Classification is one important application of machine learning. In classification problems, an object or process may 1) belong to one of a limited number of groups or classes, and 2) have several measurable features that help describe what group it belongs to. One of the most widely used examples for presenting the concept of classification with machine learning is the Fisher’s Iris dataset. This involves data related to three species of iris plants (classes):
- Iris setosa
- Iris virginica
- Iris versicolor
Four particular measurements for each iris sample are taken (features):
- sepal length (green structures that support the petals when in bloom and help protect the flower)
- sepal width
- petal length
- petal width
Based on this information, which in machine learning language is called a feature vector, a wide range of algorithms can be employed to classify which species (class) it belongs to – the response vector. Some important algorithms that can be used for classification problems include Linear or Quadratic Discriminant Analysis (LDA, QDA), Support Vector Machines, Naïve Bayes, Neighbourhood Component Analysis (NCA), K-Means Classification, Decision Trees, or Neural Networks.

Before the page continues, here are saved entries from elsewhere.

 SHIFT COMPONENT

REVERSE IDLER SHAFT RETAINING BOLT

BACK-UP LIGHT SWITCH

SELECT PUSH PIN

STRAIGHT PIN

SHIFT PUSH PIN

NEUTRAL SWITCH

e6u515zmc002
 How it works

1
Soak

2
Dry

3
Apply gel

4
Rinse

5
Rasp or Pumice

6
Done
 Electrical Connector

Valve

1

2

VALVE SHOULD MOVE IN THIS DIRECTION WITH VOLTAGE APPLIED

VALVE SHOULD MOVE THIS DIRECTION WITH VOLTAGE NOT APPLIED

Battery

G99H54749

One of the key things about machine learning models which make them incredibly useful is that fundamental equations like Newton’s Laws of Motion are often not required or involved at all. Indeed, for cases like the classification of Iris species, no such simple “equation” exists. The same could be said for identifying the make and model of a wind turbine based on windspeed data and gearbox acoustic signature, or in determining credit ratings based on outstanding debt, industry, or working capital.
Text analysis of movie reviews categorizes individual words as “positive”, “negative”, or “neutral”. The words are converted to a machine-friendly format (numbers), and the review is run through a model. The model classifies the review as “good” or “bad”, but it is understood that such a rating is a statistical probability and not necessarily definitive. Furthermore, it isn’t based on any kind of closed-form mathematical equation.
Machine learning models are mathematical structures with parameters that can be tuned via a process called training. Training samples, such as individual iris flowers, are presented to the algorithm; the features of each flower are the sepal and petal measurements. Each feature set is accompanied with a tag telling the model what the corresponding species is (class). This is the ground truth, and is usually prepared by a person. As more examples are presented to the model, the tuneable parameters are updated, gradually yielding better predictions.
If the model misclassifies a large number of the test data points, more training data are taken, and the model is updated again. Indeed, the model is “learning”, just like people do! When we are children, our parents show us pictures of dogs and cats (data points – a feature vector in the form of an image) and tell us what they are (tags – “dog” or “cat”). Our neurons build new connections (update parameters) and after repeating the process many times, eventually we can tell the difference on our own.